- Venue: Kadriorg Stadium, Tallinn
- Dates: 11 July
- Competitors: 64 from 16 nations
- Winning time: 43.05

Medalists
| gold medal | Lilly Kaden Keshia Beverly Kwadwo Sophia Junk Talea Prepens | Germany |
| silver medal | Aitana Rodrigo Jaël Bestué Eva Santidrián Carmen Marco | Spain |
| bronze medal | Marie-Ange Rimlinger Sacha Alessandrini Wided Atatou Mallory Leconte | France |

= 2021 European Athletics U23 Championships – Women's 4 × 100 metres relay =

The women's 4 × 100 metres relay event at the 2021 European Athletics U23 Championships was held on Day 4 on July 11 at Kadriorg Stadium in Tallinn, Estonia.

==Records==
Prior to the competition, the records were as follows:

| European U23 record | East Germany (GDR) | 42.09 | Turin, Italy | 4 August 1979 |
| Championship U23 record | Germany (GER) | 43.29 | Tampere, Finland | 14 July 2013 |

==Results==
===Round 1===
Qualification rule: First 3 in each heat (Q) and the next 2 fastest (q) advance to the Final.

### Data section
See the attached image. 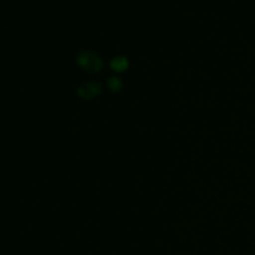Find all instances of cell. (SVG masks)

### Task requirements
1. Answer from the page on the women's 4 × 100 metres relay:
(a) Which nation took the silver medal?
(b) What time stood as the Championship U23 record before the competition?
(c) How many competitors took part, and from how many nations?
2. Write out the relay page word for word, starting at the words "The women's 4" and stopping after "in Tallinn, Estonia.".
Nothing in the listing is needed for this work.

### The solutions
1.
(a) Spain
(b) 43.29
(c) 64 competitors from 16 nations

2.
The women's 4 × 100 metres relay event at the 2021 European Athletics U23 Championships was held on Day 4 on July 11 at Kadriorg Stadium in Tallinn, Estonia.